「最澄と天台宗のすべて」~伝教大師1200年大遠忌記念~
もう終了しているが、5月に京都国立博物館で開催されていた「最澄と天台宗のすべて」を観てきた。
伝教大師最澄の千二百年大遠忌を記念した特別展だ。昨年の聖徳太子の千四百年の大遠忌に続いて、日本仏教の偉大な高僧の大遠忌が続いている。伝教大師は、平安時代に比叡山延暦寺を開き、天台宗を広め、それ以降の日本の仏教の発展につながる最大の功労者であり、仏教界最大のスーバースターの一人であることは間違いない。ところが、同世代のライバルでもある弘法大師空海の人気に比べると、功績ほどの名声は、一般では低いかもしれない。このPCでも「弘法大師」は一発変換できるのに、「伝教大師」は「電業大師」となってしまう。しかし、空海の密教に対して、顕教の天台宗だが、同時に密教(台密)も盛んで、日本浄土教もここで花開く。鎌倉新仏教で開祖となる高僧方(法然、親鸞、一遍、日蓮、道元)もすべて比叡山で修行したことは有名である。比叡山が日本仏教の中心であり、その後の日本仏教の母胎となる。宗教面だけでなく、比叡山が政治に与えた影響も大きいことは、さまざまな歴史的事件が証明している。
福岡、東京でも開催されてきたが、京都会場でのみ展示されるものも多く、国宝23件、重文71件という豪華な内容で、仏像や仏画、経典、絵巻物のみならず、国宝の袈裟や経店箱などの工芸・美術品に、国宝の文書や消息類など多彩な展覧会だった。
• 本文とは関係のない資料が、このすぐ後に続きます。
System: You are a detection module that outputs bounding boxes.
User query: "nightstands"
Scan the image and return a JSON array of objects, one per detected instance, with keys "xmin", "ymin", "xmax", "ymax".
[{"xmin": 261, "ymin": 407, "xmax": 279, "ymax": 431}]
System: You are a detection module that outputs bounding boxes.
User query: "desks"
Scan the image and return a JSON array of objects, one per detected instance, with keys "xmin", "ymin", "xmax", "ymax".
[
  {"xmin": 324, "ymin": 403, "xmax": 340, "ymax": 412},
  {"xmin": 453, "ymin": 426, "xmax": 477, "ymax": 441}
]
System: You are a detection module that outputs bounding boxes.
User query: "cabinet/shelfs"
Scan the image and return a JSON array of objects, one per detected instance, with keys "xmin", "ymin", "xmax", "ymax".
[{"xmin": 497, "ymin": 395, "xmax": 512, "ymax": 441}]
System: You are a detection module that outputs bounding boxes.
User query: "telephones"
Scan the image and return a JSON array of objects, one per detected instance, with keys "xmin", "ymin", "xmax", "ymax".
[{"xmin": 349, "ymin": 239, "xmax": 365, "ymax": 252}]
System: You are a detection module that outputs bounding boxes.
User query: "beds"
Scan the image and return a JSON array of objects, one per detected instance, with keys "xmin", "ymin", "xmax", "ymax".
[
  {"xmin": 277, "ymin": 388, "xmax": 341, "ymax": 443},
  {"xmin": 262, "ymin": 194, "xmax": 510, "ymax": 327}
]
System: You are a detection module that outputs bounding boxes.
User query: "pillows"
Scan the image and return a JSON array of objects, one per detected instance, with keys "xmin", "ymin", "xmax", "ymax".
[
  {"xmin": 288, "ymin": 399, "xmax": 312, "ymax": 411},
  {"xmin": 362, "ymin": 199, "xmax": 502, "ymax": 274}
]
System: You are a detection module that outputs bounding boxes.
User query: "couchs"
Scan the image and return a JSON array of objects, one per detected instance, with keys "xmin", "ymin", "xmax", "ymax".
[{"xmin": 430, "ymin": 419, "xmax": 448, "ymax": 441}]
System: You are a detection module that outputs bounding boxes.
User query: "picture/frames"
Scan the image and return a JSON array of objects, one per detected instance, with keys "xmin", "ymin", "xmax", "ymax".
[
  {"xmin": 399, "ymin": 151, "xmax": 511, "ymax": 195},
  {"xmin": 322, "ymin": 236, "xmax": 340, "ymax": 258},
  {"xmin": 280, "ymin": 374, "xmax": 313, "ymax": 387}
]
僧兵による強訴で有名な山王神社(日吉大社)の御神輿の絢爛で迫力ある姿に驚いた。
また、東京国立博物館で展示されていた六波羅密寺の空也上人像(口から六体の阿弥陀様が飛び出す)の別バージョンがあるのにも驚いた。六体の阿弥陀様がでる構図は同じだが、愛媛の空也上人は、一、二回りは大きく、お顔の造詣も違っていて(ちょっと間が抜けた感じがした)見慣れた六波羅密寺の空也上人像の方が緊張があるように思えた。空也上人も、今年がご往生一、〇五〇年の節目にあたり、東京開催されていたとようだ。
他には浄土教に関心があるので、恵信(源信)僧都関連のものに、一段と親しみか沸くのは、当然といえどは当然。